DealLawyers.com Blog

July 28, 2006

Damages for Lost Merger Premium Under New York Law

Kevin Miller of Alston & Bird notes: As many of you probably are aware, the Court of Appeals for the Second Circuit applying New York law held last year that under the “no third-party beneficiary” provision typically found in most public company merger agreements, the target company could not recover lost merger premium as damages for the acquiror’s wrongful termination/failure to close. The case was Consolidated Edison, Inc. v. Northeast Utilities, 426 F.3d 524 (2d Cir. 2005); here is a copy of the opinion.

The Second Circuit Opinion

A substantial rationale was that lost merger premium is a damage suffered by the target’s stockholders, not the target, and the target’s stockholders are not entitled to recover damages unless they are intended third party beneficiaries – something the target and buyer would be loathe to agree for fear of losing control of the transaction.

As noted in the ConEd/NU decision, the direct damages suffered by NU were less than $30 million on a $3.6 billion dollar transaction, while the lost merger premium was over $1 billion.

Generally, the target’s expenses will represent a smaller percentage of the overall transaction value as the size of the transaction increases. Nevertheless, until recently, no large publicly company merger agreement governed by New York law appeared to contain a provision in which the target insisted on language intended to create a meaningful disincentive for buyers who, presumably suffering buyer’s remorse, might wrongfully terminate or fail to close a merger if the potential damages were limited to the relatively modest costs and expenses and not lost merger premium.

The Phelps Dodge-Inco Combination Agreement

The Combination Agreement between Phelps Dodge Corporation and Inco Limited, dated as of June 25, 2006, however, contains the following provision:

“10.4. Entire Agreement; Third Party Beneficiaries. This Agreement and the documents and instruments and other agreements among the parties hereto . . . are not intended to confer upon any other person any rights or remedies hereunder, except (i) as specifically provided in Section 7.6 and (ii) the right of [Inco’s] shareholders to receive Portugal Common Shares and cash at the Effective Time and to recover, solely through an action brought by [Inco], damages from [Phelps Dodge] in the event of a wrongful termination of this Agreement by [Phelps Dodge].”

Inco stockholders are clearly made intended third party beneficiaries with the right to recover damages (which would likely include lost merger premium) in the event Phelps Dodge wrongfully terminates the merger agreement, but only through an action brought on their behalf by Inco. Thus, the third party beneficiary rights explicitly created by contract are also explicitly limited by contract to prevent Inco stockholders from attempting to enforce those rights individually or as a class representative.
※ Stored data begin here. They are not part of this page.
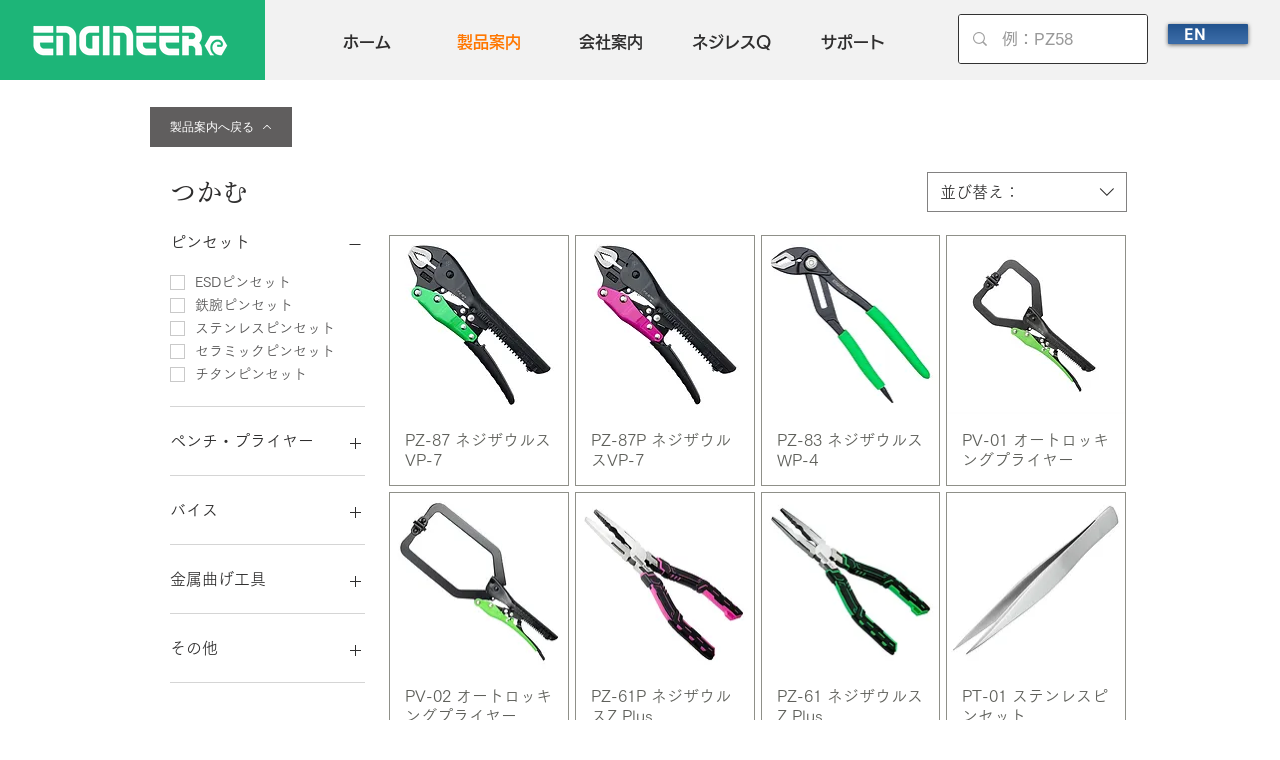

--- FILE ---
content_type: text/javascript
request_url: https://form.nejisaurus.engineer.jp/web/checktag?callback=mrc_webform_p4dubns6nbn&id=hq9hck&authurl=https%3A%2F%2Fwww.nejisaurus.engineer.jp%2Fgrip&ref=&pid=522254061191_1769828543456&pagetitle=%E3%81%A4%E3%81%8B%E3%82%80%20%7C%20%E6%A0%AA%E5%BC%8F%E4%BC%9A%E7%A4%BE%E3%82%A8%E3%83%B3%E3%82%B8%E3%83%8B%E3%82%A2&mode=checktag
body_size: -16
content:
mrc_webform_p4dubns6nbn({"code": 3, "authtype": {"customerno": 0}})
The provision nevertheless leaves a few questions unanswered:

– Since Inco only has the right to bring an action on behalf of Inco stockholders, how would Inco distribute the proceeds of such action? This is an issue the federal district court in ConEd/NU had struggled with but the Court of Appeals never addressed – do the damages belong to the stockholders of the target at the time of the breach or at the time of the judgment? Alternatively, could you vest the right to the recovered damages with the target itself (rather than merely the right to enforce the contract on the stockholders’ behalf) or specify that the right to recover damages transfers with shares of stock until the judgment date which effectively becomes the record date for the distribution of damages on a pro rata basis?

– What if the buyer doesn’t terminate the agreement but merely refuses to close, alleging the failure of a closing condition? [NU alleged this to be an effective termination but the issue was left unresolved by the Court of Appeals]

– Would courts applying Delaware law handle this situation differently?